Things to do -
(1) In the 45-gallon tank thread, explain why the poster can't decide whether to update the lighting or add the live rock first.
(2) Rewrite the paragraph in the 45-gallon tank thread that begins "First off" as a short bulleted list that keeps its main facts.

# updating 45 gal tank...help



## AnitaB (Apr 26, 2008)

Hello all, been lurking for some time now, and well, now I have a question that I hope ya'll can help with..


Now............


...45 gal
fish only
crushed coral (large)
2 bulb coral life fixture 100000K abd bkue bulbs (came with) not HO.
magnum 350 with bio
 heater
2 Kordona (sp) power heads



Plan to.....


same 45 gal
switch to sand (sea flor carib)
magnum350 with bio wheels
lighting T5 HO looking at 4 bulb ATM
adding live rock
hope to add some corals in the future (easy to keep and lower light critters)
2 power heads Koronia (sp) I believe they are the #3's
skimmer
heater



First off ,the tank is about 20 years old and I only have 2 fish in it right now. I'm looking to get a couple of damsels this week tho. I did gradually switch from crushed coral to sand, now I have about an inch of sandbed. 





Should I update the lighting or add the live rock first? I do plan on adding the live rock gradually,(about 2 months) just not sure how much light the live rock needs. 

Should I get some snail and sand critters now or wait till there is more algae ?I do have a brittle star but doesn't seen to move much ,any other suggestions would be greatly appreciated..


----------



## outpost (Mar 30, 2010)

Excerpted records -
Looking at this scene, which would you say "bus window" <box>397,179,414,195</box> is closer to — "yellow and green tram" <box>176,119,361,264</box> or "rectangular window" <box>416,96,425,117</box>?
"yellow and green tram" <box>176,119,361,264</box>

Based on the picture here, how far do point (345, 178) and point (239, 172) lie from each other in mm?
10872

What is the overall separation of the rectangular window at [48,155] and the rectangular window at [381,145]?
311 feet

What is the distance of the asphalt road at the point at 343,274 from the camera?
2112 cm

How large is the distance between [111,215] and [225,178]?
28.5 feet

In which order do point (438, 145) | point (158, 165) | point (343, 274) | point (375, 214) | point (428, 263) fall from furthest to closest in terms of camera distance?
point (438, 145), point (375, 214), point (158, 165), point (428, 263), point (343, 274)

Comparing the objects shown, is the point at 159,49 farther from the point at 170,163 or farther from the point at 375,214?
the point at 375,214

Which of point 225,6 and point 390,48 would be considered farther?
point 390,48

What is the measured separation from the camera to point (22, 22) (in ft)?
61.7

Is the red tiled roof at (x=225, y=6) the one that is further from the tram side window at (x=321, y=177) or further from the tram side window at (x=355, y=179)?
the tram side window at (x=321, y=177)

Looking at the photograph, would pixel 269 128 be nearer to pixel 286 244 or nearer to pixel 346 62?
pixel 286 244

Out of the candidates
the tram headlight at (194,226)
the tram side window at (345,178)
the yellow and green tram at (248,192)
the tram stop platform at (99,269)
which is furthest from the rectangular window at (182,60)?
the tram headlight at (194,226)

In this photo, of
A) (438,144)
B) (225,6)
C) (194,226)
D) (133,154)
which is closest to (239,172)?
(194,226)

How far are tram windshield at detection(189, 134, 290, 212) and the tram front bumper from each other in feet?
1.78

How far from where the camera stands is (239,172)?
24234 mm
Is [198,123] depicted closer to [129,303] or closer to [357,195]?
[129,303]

Expected responses -
(1) The poster doesn't know how much light live rock needs. The rock is to be added gradually over about two months, so it is unclear whether the new lighting should come first.

(2)
- The tank is about 20 years old.
- It holds only 2 fish right now, and a couple of damsels may be added this week.
- The substrate was gradually switched from crushed coral to sand.
- The sandbed is now about an inch deep.